The day spent in Woodbury and its vicinity was a bright spot in Friend
Hopper's life, to which he always reverted with a kind of saddened
pleasure. The heat of the season had been tempered by floating clouds,
and when they returned to Philadelphia, there was a faint rainbow in the
east. He looked lovingly upon it, and said, "These clouds seem to have
followed us all day, on purpose to make everything more pleasant."
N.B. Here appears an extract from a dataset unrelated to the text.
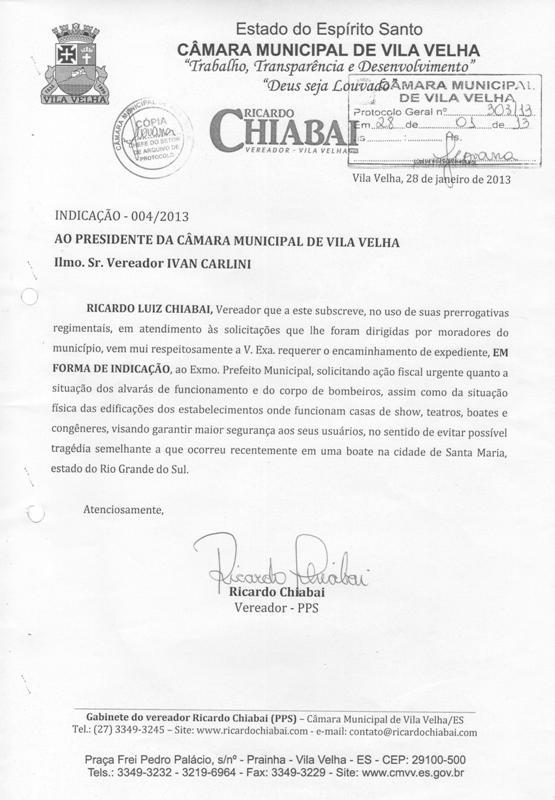 Indicação de Chiabai é atendida pela PMVV: Fiscalização em casas noturnas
In the course of the same month he accepted an invitation to attend the
Anti-Slavery Convention at Norristown, Pennsylvania. His appearance
there was quite an event. Many friends of the cause, who were strangers
to him, were curious to obtain a sight of him, and to hear him address
the meeting. Charles C. Burleigh, in an eloquent letter to the
Convention, says: "I am glad to hear that Isaac T. Hopper is to be
present. That tried old veteran, with his eye undimmed, his natural
strength unabated, his resolute look, and calm determined manner, before
which the blustering kidnapper, and the self-important oppressor have so
often quailed! With the scars of a hundred battles, and the wreaths of
an hundred victories in this glorious warfare. With his example of half
a century's active service in this holy cause, and his still faithful
adherence to it, through evil as well as good report, and in the face of
opposition as bitter as sectarian bigotry can stir up. Persecution
cannot bow the head, which seventy winters could not blanch, nor the
terrors of excommunication chill the heart, in which age could not
freeze the kindly flow of warm philanthropy."

I think it was not long after this excursion that his sister Sarah came
from Maryland to visit him. She was a pleasant, sensible matron, much
respected by all who knew her. I noted down at the time several
anecdotes of childhood and youth, which bubbled up in the course of
conversations between her and her brother. In her character the
hereditary trait of benevolence was manifested in a form somewhat
different from his. She had no children of her own, but she brought up,
on her husband's farm, nineteen poor boys and girls, and gave most of
them a trade. Nearly all of them turned out well.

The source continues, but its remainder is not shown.